## GOALS
1 – In the complaint about the subscriptions, rewrite the part that opens with the words "Just picking your" and closes with "up with nothing.", swapping "lifetime memberships" for "annual subscriptions".
2 – Carry on the complaint about the subscriptions from the point where it stops.

## TEXT SHOWN
● ● ● ● ● ● ●
Thank you for that info.

Just picking your brain: What kind of retribution and/or vindictive response might Agora/Marketwise/Legacy/PBRG be able to succesfully implement against a complainant?

Personally, I would like my lifetime memberships refunded. There is also the money I lost with Mikula, which might be considered fraudulent or at least statuarily unethical, possibly felonious. The big money I lost with Zappy Zapolin could be viewed as negligence to conduct due diligence on their part.

I really have no interest in Luke Lango’s predictions, as I believe I would lose much more than any profit his black box predictions might bring. So I ended up with nothing.

What they are doing now with the subscriptions, replacing them with products far removed from the original purchases, could be seen as express malice and qualify for punitive damages.

If they could claim they were forced to shut down for legal reasons, it might be a different story. But this was for convenience and profit and should be actionable.
● ● ● ● ● ● ●
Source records
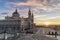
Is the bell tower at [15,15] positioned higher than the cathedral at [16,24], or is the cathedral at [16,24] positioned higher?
the bell tower at [15,15]

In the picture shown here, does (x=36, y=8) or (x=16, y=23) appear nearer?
(x=16, y=23)

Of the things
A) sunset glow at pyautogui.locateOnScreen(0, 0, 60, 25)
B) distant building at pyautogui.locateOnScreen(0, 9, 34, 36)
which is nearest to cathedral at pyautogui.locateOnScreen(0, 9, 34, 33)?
distant building at pyautogui.locateOnScreen(0, 9, 34, 36)

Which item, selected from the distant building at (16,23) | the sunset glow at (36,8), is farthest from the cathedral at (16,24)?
the sunset glow at (36,8)

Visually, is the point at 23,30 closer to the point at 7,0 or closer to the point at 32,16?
the point at 32,16

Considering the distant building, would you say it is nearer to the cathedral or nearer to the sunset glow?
the cathedral

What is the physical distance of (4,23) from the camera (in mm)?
2920

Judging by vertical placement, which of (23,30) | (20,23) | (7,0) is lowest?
(23,30)

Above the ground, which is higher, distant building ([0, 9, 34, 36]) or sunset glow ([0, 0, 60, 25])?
sunset glow ([0, 0, 60, 25])

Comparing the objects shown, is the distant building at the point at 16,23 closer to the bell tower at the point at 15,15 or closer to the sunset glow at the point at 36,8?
the bell tower at the point at 15,15

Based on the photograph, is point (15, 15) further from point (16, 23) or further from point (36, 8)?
point (36, 8)

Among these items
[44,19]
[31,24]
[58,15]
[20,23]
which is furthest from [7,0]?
[58,15]

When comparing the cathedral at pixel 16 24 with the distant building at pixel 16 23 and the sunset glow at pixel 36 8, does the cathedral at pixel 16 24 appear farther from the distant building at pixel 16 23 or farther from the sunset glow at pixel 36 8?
the sunset glow at pixel 36 8

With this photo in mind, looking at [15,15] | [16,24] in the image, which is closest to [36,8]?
[15,15]

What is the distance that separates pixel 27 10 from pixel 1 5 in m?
0.79
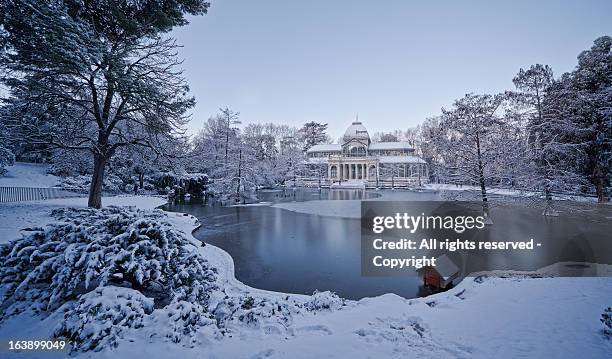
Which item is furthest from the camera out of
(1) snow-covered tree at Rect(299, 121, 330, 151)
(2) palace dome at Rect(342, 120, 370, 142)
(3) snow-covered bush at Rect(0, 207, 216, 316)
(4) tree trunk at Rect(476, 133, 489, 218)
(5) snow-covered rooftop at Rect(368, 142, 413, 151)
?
(1) snow-covered tree at Rect(299, 121, 330, 151)

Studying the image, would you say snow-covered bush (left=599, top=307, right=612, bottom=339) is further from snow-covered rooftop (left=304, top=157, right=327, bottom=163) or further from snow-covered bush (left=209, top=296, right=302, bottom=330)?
snow-covered rooftop (left=304, top=157, right=327, bottom=163)

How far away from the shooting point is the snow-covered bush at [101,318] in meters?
2.97

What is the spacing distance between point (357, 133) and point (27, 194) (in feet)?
185

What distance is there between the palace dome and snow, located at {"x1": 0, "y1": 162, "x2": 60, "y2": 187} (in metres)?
51.5

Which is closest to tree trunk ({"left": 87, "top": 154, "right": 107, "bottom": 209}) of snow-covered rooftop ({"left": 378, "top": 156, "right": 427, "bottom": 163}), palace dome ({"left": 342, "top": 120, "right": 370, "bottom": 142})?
snow-covered rooftop ({"left": 378, "top": 156, "right": 427, "bottom": 163})

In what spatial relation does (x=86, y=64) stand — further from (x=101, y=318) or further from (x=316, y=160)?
(x=316, y=160)

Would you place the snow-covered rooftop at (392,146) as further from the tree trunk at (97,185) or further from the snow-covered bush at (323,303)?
the snow-covered bush at (323,303)

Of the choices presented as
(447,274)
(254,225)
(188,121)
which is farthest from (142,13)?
(447,274)

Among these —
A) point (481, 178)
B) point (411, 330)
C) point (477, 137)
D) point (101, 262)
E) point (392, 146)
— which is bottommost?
point (411, 330)

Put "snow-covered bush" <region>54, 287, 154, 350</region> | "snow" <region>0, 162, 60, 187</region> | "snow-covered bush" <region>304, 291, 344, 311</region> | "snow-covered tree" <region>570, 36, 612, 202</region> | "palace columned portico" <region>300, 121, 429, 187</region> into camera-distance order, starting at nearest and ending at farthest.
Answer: "snow-covered bush" <region>54, 287, 154, 350</region>, "snow-covered bush" <region>304, 291, 344, 311</region>, "snow-covered tree" <region>570, 36, 612, 202</region>, "snow" <region>0, 162, 60, 187</region>, "palace columned portico" <region>300, 121, 429, 187</region>

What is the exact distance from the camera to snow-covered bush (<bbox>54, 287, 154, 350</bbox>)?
297 cm

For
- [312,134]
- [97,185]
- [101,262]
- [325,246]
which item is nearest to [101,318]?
[101,262]

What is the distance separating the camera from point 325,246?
441 inches

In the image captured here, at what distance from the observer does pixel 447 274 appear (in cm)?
739
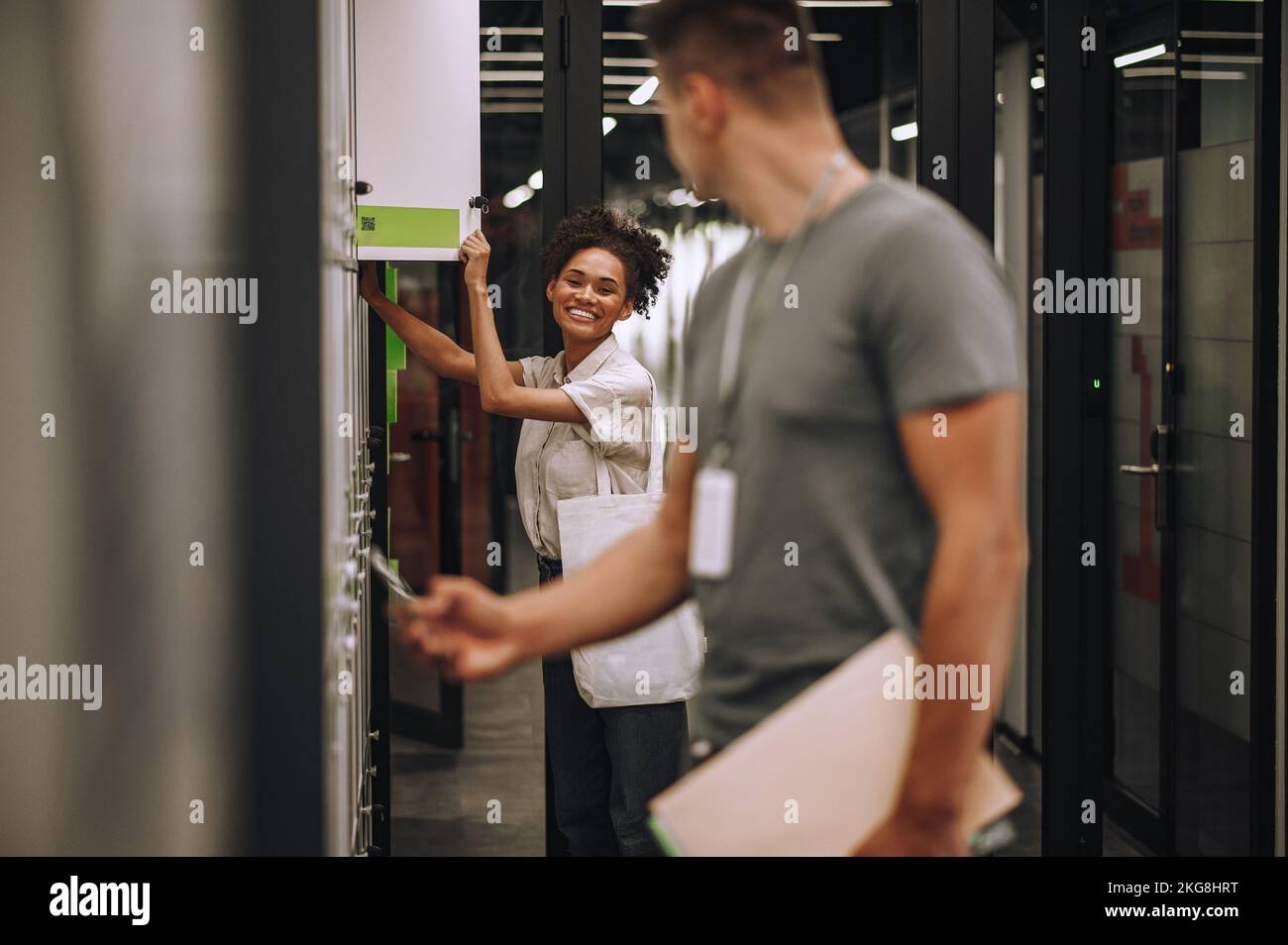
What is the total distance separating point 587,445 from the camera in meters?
2.50

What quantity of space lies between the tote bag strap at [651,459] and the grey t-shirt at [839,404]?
99 centimetres

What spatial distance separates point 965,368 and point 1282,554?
1.82m

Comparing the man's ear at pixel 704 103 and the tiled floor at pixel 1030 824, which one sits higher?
the man's ear at pixel 704 103

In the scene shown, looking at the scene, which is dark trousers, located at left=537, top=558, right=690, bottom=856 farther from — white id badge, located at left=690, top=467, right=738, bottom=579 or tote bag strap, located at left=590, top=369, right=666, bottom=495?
white id badge, located at left=690, top=467, right=738, bottom=579

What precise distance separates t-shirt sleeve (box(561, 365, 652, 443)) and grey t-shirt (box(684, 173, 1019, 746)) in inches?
37.2

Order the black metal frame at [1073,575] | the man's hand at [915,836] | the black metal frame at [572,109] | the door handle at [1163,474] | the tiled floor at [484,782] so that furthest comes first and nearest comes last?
the tiled floor at [484,782]
the door handle at [1163,474]
the black metal frame at [1073,575]
the black metal frame at [572,109]
the man's hand at [915,836]

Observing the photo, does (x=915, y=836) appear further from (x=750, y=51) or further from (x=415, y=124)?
(x=415, y=124)

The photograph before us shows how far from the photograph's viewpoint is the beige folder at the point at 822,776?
4.70 feet

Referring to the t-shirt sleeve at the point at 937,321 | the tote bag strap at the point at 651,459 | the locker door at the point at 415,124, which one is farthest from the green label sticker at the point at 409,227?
the t-shirt sleeve at the point at 937,321

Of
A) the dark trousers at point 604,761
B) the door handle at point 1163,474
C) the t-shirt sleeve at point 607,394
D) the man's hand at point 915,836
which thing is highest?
the t-shirt sleeve at point 607,394

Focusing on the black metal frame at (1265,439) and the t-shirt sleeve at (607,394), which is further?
the black metal frame at (1265,439)

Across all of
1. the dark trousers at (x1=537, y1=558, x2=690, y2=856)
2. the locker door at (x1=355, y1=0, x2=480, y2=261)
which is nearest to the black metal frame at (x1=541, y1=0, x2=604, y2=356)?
the locker door at (x1=355, y1=0, x2=480, y2=261)

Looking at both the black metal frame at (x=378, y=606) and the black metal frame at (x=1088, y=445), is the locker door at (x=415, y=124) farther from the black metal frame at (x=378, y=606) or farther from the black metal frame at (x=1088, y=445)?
the black metal frame at (x=1088, y=445)

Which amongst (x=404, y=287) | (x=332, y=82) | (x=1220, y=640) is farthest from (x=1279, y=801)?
(x=332, y=82)
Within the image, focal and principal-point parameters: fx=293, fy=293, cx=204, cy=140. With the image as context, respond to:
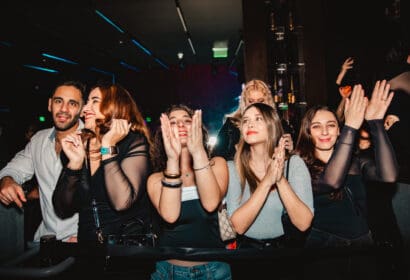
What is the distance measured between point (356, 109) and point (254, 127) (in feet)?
2.02

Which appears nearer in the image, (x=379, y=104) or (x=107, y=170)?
Answer: (x=107, y=170)

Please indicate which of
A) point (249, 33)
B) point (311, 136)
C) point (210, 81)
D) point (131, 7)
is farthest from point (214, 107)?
point (311, 136)

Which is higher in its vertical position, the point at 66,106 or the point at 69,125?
the point at 66,106

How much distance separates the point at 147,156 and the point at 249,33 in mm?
3405

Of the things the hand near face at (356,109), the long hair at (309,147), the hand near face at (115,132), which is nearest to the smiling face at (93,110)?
the hand near face at (115,132)

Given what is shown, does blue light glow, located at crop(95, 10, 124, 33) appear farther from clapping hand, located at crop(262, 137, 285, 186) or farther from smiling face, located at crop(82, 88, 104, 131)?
clapping hand, located at crop(262, 137, 285, 186)

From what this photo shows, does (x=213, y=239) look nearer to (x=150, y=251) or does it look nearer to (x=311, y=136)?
(x=150, y=251)

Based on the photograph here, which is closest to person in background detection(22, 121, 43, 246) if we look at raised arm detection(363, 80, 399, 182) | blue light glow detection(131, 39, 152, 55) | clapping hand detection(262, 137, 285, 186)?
clapping hand detection(262, 137, 285, 186)

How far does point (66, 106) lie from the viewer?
2.17m

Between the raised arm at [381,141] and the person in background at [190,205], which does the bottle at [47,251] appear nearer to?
the person in background at [190,205]

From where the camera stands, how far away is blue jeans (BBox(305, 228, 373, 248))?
1637 mm

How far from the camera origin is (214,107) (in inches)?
540

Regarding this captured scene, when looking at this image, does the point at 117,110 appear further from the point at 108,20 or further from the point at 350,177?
the point at 108,20

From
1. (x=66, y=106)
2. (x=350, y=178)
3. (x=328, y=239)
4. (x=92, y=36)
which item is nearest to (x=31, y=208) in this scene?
(x=66, y=106)
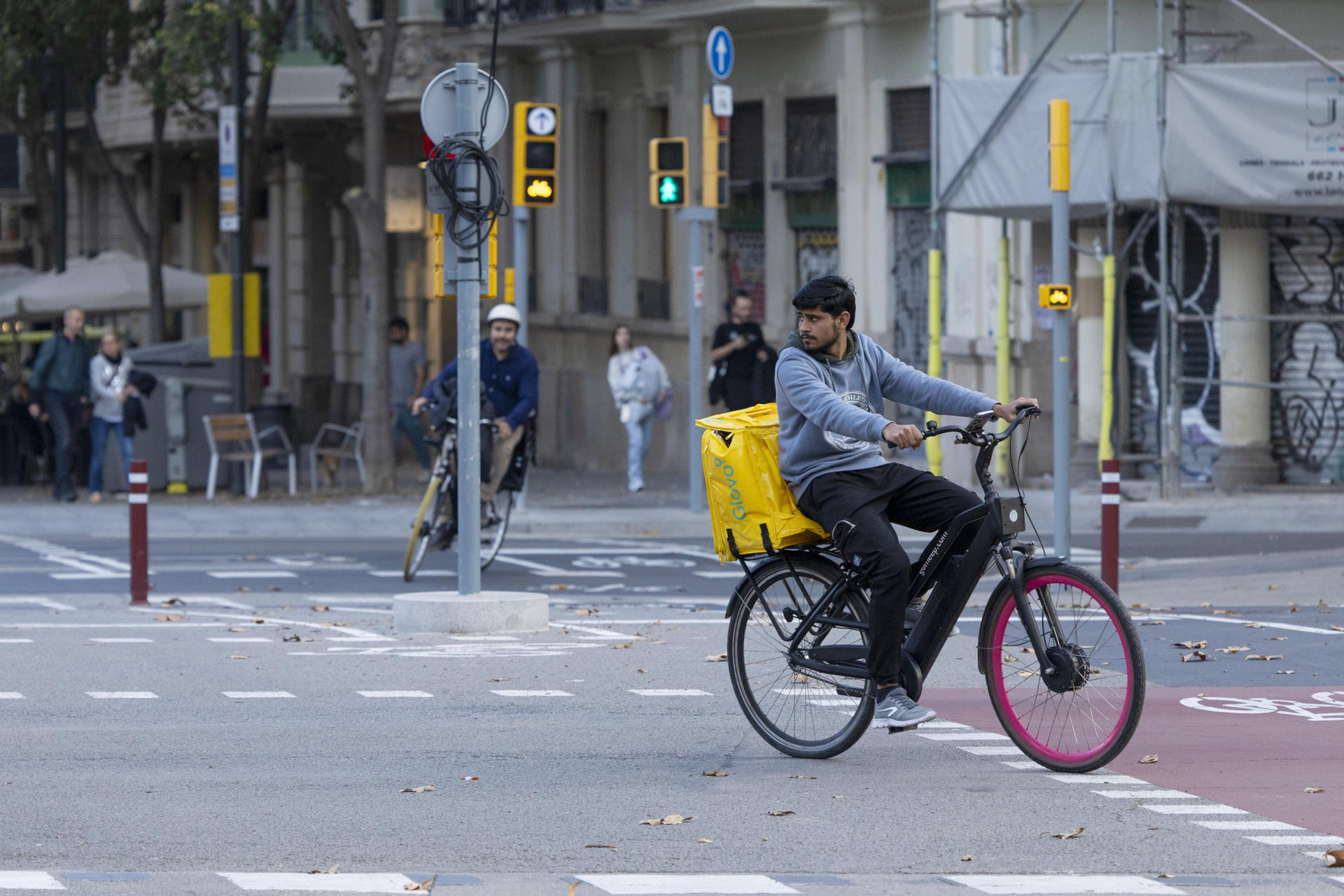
● ● ● ● ● ● ●
## THE RESULTS
1 –
Just picking your brain: What kind of retribution and/or vindictive response might Agora/Marketwise/Legacy/PBRG be able to succesfully implement against a complainant?

Personally, I would like my annual subscriptions refunded. There is also the money I lost with Mikula, which might be considered fraudulent or at least statuarily unethical, possibly felonious. The big money I lost with Zappy Zapolin could be viewed as negligence to conduct due diligence on their part.

I really have no interest in Luke Lango’s predictions, as I believe I would lose much more than any profit his black box predictions might bring. So I ended up with nothing.

2 –
Had I just ended up with the crypto and options products, I would have let that stuff go. But now there is money left on the table and they are acting like bullies, and I would like to pursue this if feasible.

TIA for any thoughts.

exvestor
Guest
exvestor
April 18, 2024 9:55 pm
Reply to  Rippie

A lot of it depends on the fine print that you may have unwittingly agreed to when you purchased the lifetime subscription. That may determine the possibilities of your recourse, extent of refund, forum, jurisdiction, if you committed to binding arbitration etc. If you purchased the product after the 2021 resolution of the FTC case, chances are that they had tightened up the contractual language to limit their liability as much as possible.

The lifetime model has been going since the 1990’s, so I’d be surprised if your purchase agreement didn’t contain a section on them being able to substitute another product in case they lost a guru or publication. (You have a “duty to read”, so not reading and still signing off on the terms will not work in your favor.)

I’d probably try to get the FTC to work on my behalf, even though, after torching half of the players in that industry, they may be bored of the hunt by it now. The best way to get allies would be to go on the record through complaints to the BBB and to TINA.org., not just against the defunct entities but against Investor Place and Monument & Cathedral/The Agora Companies/MKTW.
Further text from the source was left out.